This should be good enough for all but the most precise work.

* Galactic and Ecliptic Coordinates *

The galactic coordinates conform to the IAU definition and
agree closely with those computed by IRAF.  Roundoff should
be the only source of error for 1950 input coordinates.
The input coordinates are precessed to 1950 before being
transformed to galactic.  The ecliptic coordinates
(referred to the equinox of date) are good to 0.01 degrees; the
source of inaccuracy is the crude expression used for the obliquity
of the ecliptic with time.

** BUGS (and other ungraceful behavior) **

The day and date can disagree within a very close tolerance of
midnight.  This possibility is flagged on output.

The conversion from local to UT is not handled well around
the time when daylight savings time changes to standard
and vice versa.  This possibility is flagged on output.

After a pass through the 'almanac mode', the time is left at
whatever value it had at the end of that process.  It must
be re-specified explicitly using the 't' command.

After you type 'g' to toggle between greenwich and local
time, the time currently in effect changes to the value
which is *numerically* the same in the new system, not the
time which is actually equivalent.  So if you are in the zone
7 hr west (Mountain), and you are using local time, and
the time is 1991 Jul 7, 22 hr 0 mn 0 sec MST; and you type 'g',
the time in force is now 1991 Jul 7, 22 hr 0 mn 0 sec *UT*,
which is 7 hr earlier.  To get the same actual time, you'd have to
enter y 1991 7 8 and t 5 0 0.  The program signals the user
that this is happening.

The twilight and rise/set times are slightly inaccurate at
very high latitudes, since the object comes into the appropriate
altitude at a grazing angle.  Rise/set can be erroneously
reported as not occuring at very high latitudes because the
occurence of rise/set is judged using the position for local
midnight.





	2. A NIGHTTIME ASTRONOMICAL CALENDAR PROGRAM.

This program prints an astronomical calendar for a given year
from a single site.  The algorithms used are for the most part
identical to those used for the circumstances calculator program
described above, but the input and output are different.
The purpose of the calendar is simlilar to that printed annually
in the NOAO newsletter for Kitt Peak; however, the format is
designed to be easier to use, less error-prone, and to give
rather more information than the NOAO calendar.  It can also
be readily used for other observatories.  Again, this is a self-
contained c program which should be easy to run on various computers;
however, the same cautions as listed above apply.

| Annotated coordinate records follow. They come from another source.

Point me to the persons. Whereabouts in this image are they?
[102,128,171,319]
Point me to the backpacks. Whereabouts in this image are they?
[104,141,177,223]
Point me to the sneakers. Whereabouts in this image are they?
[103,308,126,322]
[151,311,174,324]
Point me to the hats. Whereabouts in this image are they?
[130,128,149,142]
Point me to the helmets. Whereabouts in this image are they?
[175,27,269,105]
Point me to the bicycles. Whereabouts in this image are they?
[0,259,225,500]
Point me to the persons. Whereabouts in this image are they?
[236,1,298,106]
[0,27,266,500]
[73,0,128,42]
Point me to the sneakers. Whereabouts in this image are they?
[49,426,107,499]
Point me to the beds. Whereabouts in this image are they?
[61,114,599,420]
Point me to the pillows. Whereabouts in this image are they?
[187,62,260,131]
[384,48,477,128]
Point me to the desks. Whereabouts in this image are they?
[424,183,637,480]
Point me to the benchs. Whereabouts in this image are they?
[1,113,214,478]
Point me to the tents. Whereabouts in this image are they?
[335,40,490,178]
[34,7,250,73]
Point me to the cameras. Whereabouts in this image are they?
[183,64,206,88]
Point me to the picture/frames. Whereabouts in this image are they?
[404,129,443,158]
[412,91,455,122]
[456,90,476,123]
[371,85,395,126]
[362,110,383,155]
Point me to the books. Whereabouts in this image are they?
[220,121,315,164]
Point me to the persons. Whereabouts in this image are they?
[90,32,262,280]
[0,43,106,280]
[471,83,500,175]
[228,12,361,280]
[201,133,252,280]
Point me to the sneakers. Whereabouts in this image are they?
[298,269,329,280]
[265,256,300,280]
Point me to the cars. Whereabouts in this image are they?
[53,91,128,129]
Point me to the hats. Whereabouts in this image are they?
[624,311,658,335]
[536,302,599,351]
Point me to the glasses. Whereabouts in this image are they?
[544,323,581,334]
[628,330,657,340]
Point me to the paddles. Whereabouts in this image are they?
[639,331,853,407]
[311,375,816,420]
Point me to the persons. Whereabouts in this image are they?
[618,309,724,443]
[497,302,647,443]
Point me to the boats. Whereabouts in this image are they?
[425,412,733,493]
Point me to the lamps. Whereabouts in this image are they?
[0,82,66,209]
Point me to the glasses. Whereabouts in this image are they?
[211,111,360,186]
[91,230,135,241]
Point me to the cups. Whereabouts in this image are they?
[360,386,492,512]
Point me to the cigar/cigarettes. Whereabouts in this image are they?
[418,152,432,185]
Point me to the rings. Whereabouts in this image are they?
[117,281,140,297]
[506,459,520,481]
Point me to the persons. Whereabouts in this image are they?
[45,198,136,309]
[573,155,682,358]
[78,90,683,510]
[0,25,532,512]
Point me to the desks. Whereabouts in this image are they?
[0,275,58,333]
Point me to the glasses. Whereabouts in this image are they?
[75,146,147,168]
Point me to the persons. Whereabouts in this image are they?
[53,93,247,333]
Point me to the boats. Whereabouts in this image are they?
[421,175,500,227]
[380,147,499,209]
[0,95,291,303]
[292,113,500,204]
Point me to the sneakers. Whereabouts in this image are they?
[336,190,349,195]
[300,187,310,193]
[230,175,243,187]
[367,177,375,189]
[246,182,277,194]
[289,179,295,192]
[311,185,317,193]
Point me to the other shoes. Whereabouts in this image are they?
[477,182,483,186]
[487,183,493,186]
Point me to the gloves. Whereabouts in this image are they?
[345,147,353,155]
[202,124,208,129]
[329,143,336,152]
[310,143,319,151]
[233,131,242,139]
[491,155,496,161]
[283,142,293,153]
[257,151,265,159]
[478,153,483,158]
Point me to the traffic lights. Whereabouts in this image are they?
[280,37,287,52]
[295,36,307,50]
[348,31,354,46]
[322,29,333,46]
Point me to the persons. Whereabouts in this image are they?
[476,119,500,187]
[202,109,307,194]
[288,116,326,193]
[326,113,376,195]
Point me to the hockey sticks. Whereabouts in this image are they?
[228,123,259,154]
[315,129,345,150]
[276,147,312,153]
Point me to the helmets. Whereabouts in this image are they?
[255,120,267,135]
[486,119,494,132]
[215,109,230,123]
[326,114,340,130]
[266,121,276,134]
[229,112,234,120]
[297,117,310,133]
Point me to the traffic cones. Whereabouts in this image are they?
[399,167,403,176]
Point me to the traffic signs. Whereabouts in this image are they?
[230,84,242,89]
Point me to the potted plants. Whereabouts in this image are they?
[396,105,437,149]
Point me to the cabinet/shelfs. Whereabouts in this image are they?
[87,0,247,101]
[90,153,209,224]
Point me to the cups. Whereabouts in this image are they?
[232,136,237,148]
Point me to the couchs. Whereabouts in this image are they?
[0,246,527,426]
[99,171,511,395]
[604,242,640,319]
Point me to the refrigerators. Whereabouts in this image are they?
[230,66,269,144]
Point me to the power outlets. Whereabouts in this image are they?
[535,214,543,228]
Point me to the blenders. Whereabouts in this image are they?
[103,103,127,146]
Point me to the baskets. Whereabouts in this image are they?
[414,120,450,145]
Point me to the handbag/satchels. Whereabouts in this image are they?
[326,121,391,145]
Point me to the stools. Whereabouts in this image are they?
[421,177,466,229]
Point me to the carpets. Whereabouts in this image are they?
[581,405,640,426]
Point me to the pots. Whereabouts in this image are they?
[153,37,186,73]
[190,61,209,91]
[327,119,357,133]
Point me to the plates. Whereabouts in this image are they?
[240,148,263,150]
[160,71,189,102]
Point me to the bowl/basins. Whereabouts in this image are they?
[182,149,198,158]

The output has a wide format (about 120 characters).  At the beginning,
some information is printed along with prompts for interactive use
(something which will probably seldom happen.)  Then comes a page
of information about the program and its accuracy, which
is largely redundant with this document.  Next follow the results
for each of the twelve months.

At the very beginning of each month is a formfeed character,
so on many systems, the output can simply be printed on a
line printer with a new page for every month. At the head
of each month is the year and month set off by asterisks.
Also given is the site name, its longitude in HOURS minutes and seconds,
its latitude in DEGREES and decimal minutes, and the standard time
zone.  After some other information, the user is reminded that the
times listed (except for sidereal) are LOCAL times; the name of the
zone is given.  If daylight savings time is used, the user is reminded
of this as well.

The rest of the calendar is organized with one night per line.
Note that this choice is only sensible for nighttime astronomers,
a large (but not all-inclusive) subset.  Though the calendar works
at circumpolar latitudes, this form of organization is not optimal
during the 'midnight sun' either!  A detailed description of the
tabulated quantities follows.

The first column gives the day and date, FOR BOTH EVENING AND MORNING.
This should minimize errors in reading dates.  A blank line
appears between Saturday and Sunday nights.

The next column gives the JD at *local* midnight, severely
rounded off.  The idea is simply to avoid any ambiguity, which
is unfortunately common in tables of JD.  If daylight savings
is in use, the JD is the JD of daylight savings midnight.

The third column gives the Local Mean Sidereal Time at local
midnight; it is (on typical 32-bit machines) rather more accurate
than the nearest-second accuracy which is tabulated.

The next four columns give respectively the times of sunset,
evening twilight, morning twilight, and sunrise.  Thus the columns
are in the same sequence as the actual events, which makes for
easy reading.  The twilight given is 18 degree ('astronomical') twilight,
and the rise/set times given are when the center of the sun
is 50 arcminutes below the horizon; this is roughly the time
when the sun's upper limb touches the horizon, once refraction
and the sun's angular diameter are taken into account.  Accuracy
is as discussed above.  If an event doesn't happen during a night
(e. g., twilight at high latitudes in summer), ellipses ( ... )
are printed in the appropriate column.

The next two columns give a quantity I have found very useful, namely
the sidereal times at evening and morning twilight.  This defines
the range of RA which is accessible on the meridian during the night.

The last five columns pertain to the moon.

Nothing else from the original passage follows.